On auidiotweak, generally, well, mostly generally:

I know what audiotweek is saying - that we must be careful that we are not hearing what someone has told us we should hear, or that we want to hear. Or, even, that we don't tell ourselves, in that self delusion, that the euphonic "color difference" is the "organic" that catalyzes the listening mind towards deeper experience of the beauty and meaning within music (as opposed to just listening to "colorations" in sound). And yet, even as I say the above, can't you perceive the obvious difference in those two orientations? Jim said it well, and, er, more concisely than moi: different is not synonomous with better.

A focus on "different" can be seen as analogous to a focus on changes in relative quantity (different "colors" but really just the same in ability to catalyze deeper listening experiences), while that orientaion which is conoted by "better", addresses concepts of "quality" (and which I would submit means, in our context, a component that is "better" able to catalyze a deeper relationship between mind and sound/music). What jim says is, and what I was trying to clumsily say above about people at a transition point when approaching the Supratek, is that people here seem ready to get past the merely quantitative, some perhaps just at the precipice; of now looking for that "something" in their system that transcends the quantitive search for accuracy in its comparison of the same "colors", or "details", or....its now about the pull of "quality" that brings people here as a primary motive of will. And having just arrived there/here, naturally, they seek out an informed peer group; informed both quantitatively AND qualitatively.
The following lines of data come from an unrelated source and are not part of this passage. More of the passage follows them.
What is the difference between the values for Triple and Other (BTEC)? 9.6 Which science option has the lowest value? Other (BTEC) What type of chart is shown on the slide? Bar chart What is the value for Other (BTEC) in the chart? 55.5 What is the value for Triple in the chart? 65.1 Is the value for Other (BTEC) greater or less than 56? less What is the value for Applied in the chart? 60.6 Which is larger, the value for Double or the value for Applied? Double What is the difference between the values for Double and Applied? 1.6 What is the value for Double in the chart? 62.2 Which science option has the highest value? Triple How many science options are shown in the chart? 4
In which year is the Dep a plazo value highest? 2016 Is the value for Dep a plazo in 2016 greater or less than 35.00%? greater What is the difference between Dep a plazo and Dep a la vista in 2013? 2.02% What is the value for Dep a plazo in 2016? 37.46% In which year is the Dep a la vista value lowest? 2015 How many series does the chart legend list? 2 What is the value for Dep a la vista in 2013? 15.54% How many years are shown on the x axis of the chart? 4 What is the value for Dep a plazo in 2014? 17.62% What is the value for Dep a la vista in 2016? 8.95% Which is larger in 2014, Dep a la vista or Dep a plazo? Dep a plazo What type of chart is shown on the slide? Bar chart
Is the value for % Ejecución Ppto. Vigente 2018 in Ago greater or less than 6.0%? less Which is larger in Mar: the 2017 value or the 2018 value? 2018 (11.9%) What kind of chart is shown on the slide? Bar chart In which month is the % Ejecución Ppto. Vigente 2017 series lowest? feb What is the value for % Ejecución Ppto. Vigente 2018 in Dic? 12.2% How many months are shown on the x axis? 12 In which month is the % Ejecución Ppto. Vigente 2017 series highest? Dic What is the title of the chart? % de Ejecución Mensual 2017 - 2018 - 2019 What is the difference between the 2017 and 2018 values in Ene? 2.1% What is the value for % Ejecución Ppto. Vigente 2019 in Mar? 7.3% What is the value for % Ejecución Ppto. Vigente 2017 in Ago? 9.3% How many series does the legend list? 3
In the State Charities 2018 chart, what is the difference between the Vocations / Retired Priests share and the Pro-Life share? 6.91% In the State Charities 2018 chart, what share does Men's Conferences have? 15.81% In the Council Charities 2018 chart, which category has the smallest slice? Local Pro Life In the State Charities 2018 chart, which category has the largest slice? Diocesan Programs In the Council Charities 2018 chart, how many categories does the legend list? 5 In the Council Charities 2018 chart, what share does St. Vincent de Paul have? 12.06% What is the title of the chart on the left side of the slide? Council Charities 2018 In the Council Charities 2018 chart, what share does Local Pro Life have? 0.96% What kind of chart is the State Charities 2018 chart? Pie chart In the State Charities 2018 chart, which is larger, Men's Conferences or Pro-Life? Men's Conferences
I think audiotweak knows this deep down, he's just spent too much time selling gear to guys with money and no ears (ie the will to go deeper in themselves as secondary orientation, desire to induce coveting in others primary). Seeing this too much can lead to a bit a post modern malaise, eh, audiotweak? :0)

Remember, though, if you want to take on the mantle of teacher, one teaches through inspiration - as in, inspire the qualitative will towards deeper musical experience - not just the conveyance to others of "method" or "design", or "implementation" of method and mechanos (all quantitative-orientated words, something to self-reflectiveley ponder given the above...).

Einstein said, "As far as the laws of mathematics refer to reality they are not certain; as far as they are certain, they do not refer to reality."

Inspire first, towards that "something" beyond mechanos, even while explaining the implementation of empiric comparison. Yet never forget, the former is primary in our search, whether it be for "better" sound, or "better" mathematics, or better "design", or...I think you know this too, audiotweak.

You know, making inspiration towards "quality" the primary orientation doesn't always and necessarily mean irrational regression...That's where hope rests.